AppliedVR will collaborate with the U.S. National Cancer Institute (NCI), part of the National Institutes of Health (NIH) to evaluate virtual reality (VR) as a solution to help address the underlying anxiety often experienced by many patients with terminal cancer.
The study, which is being led by the Neuro-Oncology Branch (NOB), Center for Cancer Research (CCR), NCI, will enrol patients from many NCI-designated cancer centres and other cancer practices.
Dr. Beth Darnall, chief science advisor of AppliedVR, said: “Virtual reality therapeutics are an effective and non-pharmacologic way to potentially treat anxiety, acute and chronic pain and many other mental and behavioural health conditions. Pairing our technology and deep expertise in therapeutic VR development and design with NCI’s leading expertise in oncology could offer a specialised solution to cancer patients who suffer from anxiety.”

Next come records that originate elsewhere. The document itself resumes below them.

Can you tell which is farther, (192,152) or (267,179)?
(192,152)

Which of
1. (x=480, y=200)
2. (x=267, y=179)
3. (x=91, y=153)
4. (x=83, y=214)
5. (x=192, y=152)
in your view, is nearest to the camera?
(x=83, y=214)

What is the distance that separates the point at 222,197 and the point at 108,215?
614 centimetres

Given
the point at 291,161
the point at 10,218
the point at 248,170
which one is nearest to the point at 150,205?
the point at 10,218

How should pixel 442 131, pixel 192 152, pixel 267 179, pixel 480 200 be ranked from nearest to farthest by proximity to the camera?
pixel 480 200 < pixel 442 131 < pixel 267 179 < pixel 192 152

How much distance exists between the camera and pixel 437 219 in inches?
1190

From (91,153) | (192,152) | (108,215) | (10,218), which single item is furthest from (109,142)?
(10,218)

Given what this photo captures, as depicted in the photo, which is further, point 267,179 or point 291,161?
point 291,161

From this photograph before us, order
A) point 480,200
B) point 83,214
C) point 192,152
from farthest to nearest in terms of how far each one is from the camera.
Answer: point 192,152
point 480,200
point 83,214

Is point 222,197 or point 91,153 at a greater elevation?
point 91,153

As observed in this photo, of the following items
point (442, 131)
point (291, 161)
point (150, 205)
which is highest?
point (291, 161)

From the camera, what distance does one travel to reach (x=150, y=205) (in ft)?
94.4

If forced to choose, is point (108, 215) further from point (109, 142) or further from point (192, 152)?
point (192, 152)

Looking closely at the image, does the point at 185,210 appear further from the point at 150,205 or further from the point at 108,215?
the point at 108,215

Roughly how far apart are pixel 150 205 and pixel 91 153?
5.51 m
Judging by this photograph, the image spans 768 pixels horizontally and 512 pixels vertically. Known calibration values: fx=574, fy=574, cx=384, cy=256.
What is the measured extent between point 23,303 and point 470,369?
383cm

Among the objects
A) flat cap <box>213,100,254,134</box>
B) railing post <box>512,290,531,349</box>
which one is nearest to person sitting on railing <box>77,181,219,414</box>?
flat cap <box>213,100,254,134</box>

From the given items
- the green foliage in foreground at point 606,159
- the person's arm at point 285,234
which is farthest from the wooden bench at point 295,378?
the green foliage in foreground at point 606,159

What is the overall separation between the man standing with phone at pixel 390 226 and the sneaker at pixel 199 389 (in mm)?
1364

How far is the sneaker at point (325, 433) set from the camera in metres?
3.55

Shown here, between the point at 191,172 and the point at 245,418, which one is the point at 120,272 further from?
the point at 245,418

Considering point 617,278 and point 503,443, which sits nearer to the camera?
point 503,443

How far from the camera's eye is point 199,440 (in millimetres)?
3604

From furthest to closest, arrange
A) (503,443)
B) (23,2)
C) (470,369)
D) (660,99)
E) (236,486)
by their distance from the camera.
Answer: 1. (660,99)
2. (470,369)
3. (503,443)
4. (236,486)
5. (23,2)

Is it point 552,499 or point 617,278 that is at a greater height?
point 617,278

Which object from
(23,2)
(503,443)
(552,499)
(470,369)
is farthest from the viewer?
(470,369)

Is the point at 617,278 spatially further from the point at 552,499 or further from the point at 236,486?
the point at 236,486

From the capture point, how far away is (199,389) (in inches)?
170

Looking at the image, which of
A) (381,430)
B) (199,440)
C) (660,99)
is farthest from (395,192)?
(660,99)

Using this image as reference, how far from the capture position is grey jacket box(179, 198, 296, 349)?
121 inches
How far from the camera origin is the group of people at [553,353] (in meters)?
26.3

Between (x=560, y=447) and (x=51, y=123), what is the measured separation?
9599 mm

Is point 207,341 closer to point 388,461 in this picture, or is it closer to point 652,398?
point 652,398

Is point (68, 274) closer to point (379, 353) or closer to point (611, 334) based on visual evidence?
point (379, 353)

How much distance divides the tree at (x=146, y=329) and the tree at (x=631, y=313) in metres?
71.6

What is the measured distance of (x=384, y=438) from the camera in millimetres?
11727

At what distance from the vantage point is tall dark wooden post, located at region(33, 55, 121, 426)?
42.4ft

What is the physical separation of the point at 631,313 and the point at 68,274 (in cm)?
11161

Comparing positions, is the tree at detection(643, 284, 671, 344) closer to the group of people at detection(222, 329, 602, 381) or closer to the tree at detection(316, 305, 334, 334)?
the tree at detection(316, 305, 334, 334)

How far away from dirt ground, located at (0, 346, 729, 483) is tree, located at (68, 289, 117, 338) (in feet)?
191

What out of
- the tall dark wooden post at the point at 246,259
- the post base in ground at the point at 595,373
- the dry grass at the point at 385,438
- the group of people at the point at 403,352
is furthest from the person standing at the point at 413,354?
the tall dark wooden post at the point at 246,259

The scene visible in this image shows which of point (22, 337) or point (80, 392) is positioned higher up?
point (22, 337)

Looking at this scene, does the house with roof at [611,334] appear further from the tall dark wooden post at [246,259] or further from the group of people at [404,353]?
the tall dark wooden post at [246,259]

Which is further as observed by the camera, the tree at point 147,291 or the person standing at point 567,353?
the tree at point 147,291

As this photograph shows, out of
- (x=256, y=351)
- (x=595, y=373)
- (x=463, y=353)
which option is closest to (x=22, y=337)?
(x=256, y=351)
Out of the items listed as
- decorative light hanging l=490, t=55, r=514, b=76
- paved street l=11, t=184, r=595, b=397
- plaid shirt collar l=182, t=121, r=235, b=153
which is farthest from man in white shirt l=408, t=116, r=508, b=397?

With anxiety being one of the most common psychological problems among cancer patients, extreme stress as a result of the initial cancer diagnosis can negatively result in a patient’s inability to function in their normal life. The proof-of-concept study will evaluate AppliedVR’s virtual reality system on neuro-oncology patients’ “scanxiety,” a term used to describe the anxiety patients with cancer experience before or after medical diagnostics scans. NCI will provide clinical expertise related to the care and management of patients with central nervous system tumours, and collect biospecimens and patient outcomes reports to perform correlative studies as companion work to the feasibility study.
Matthew Stoudt, co-founder and chief executive officer of Applied VR, said: “We firmly believe virtual reality therapeutics have the potential to positively impact the lives of millions of people. Results of this study could further demonstrate virtual reality as a promising modality for other serious health conditions, and specifically amplify the importance of virtual reality treatments for behavioural health conditions.”
If outcomes of the Phase 1 study are positive, AppliedVR and NCI will collaborate on a Phase 2, multi-site study to assess the use of AppliedVR’s virtual reality headsets to treat anxiety in a brain tumour patient population.